Sadly, analysis paralysis is self-sabotaging. In relationships, for example, the endless delays and ambivalence cause partners to leave, usually hurt and angry. The sufferer feels temporary relief now that the pressure is off and the partner is gone; however"– long-term – they lament. Our "Match.com" mentality feeds this hesitation: being bombarded with endless dating options gives us false reassurance that there will always be someone prettier, smarter, and younger. Wise individuals know, however, that love and compatibility are rare, and many otherwise happy relationships have been soured by the unrealistic certainty that hundreds of available and adoring mates are simply a click away.

So how does someone tackle analysis paralysis?

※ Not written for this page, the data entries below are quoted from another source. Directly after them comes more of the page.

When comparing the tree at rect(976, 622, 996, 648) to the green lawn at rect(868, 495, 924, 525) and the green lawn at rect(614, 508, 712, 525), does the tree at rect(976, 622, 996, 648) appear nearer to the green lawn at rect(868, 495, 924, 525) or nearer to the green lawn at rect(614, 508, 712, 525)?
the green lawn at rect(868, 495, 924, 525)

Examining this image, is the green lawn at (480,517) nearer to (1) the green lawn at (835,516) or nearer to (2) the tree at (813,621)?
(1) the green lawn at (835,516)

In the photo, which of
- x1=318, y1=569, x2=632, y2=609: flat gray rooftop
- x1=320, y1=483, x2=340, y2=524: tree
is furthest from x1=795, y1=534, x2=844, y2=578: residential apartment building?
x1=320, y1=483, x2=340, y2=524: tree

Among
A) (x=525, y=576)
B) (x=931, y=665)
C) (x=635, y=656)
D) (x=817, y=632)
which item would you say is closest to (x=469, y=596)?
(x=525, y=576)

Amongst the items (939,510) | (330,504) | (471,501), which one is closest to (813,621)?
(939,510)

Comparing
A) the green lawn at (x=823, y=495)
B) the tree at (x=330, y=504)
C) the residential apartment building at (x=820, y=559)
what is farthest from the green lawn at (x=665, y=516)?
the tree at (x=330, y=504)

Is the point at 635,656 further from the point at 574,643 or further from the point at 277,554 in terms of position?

You square your shoulders and stare down the looming Goliath even though you feel like a small, helpless David.

Here's how:

  1. Gather information about the decision at hand, but not too much. Aim for one-third of what you normally would require to feel comfortable; then stop. You will still have plenty of data on which to base your decision.
  2. Trust yourself. You have the capacity to right most wrongs and improve even very difficult situations. You have skills, and help is always available to you. There are no "wrong" decisions.
  3. Lean in and leap. Ask for a raise. Move to another country if you've dreamed of it. Ask your girlfriend to marry you. Just do it. You will not die from the irrational panic and fear, and it will subside sooner than you think.
  4. Relinquish control and never look back with remorse or regret. Eastern philosophies believe there are no bad decisions, that we are all on the "right" path and everything is unfolding perfectly. Adopt this concept.
  5. Grieve. Yes, grieve. It is immature and unrealistic to think we will not have pain or disappointment in life. We all want perfection, smooth sailing, and a God or a Goddess for a partner. What we get is a human being, occasional misery, and challenges that will make us grow. This is life. Grieve what you're not getting in life and embrace what you have; things could have been far worse.
  6. If you have difficulty committing to a relationship, purchase the book He's Scared, She's Scared. It will help you when you panic and fantasize about leaving. Your part is to stick with the relationship and make it work; your partner will relax in kind. For panic with everyday decisions, read Feel the Fear and Do It Anyway. Your abundant, relaxed life is out there waiting for you.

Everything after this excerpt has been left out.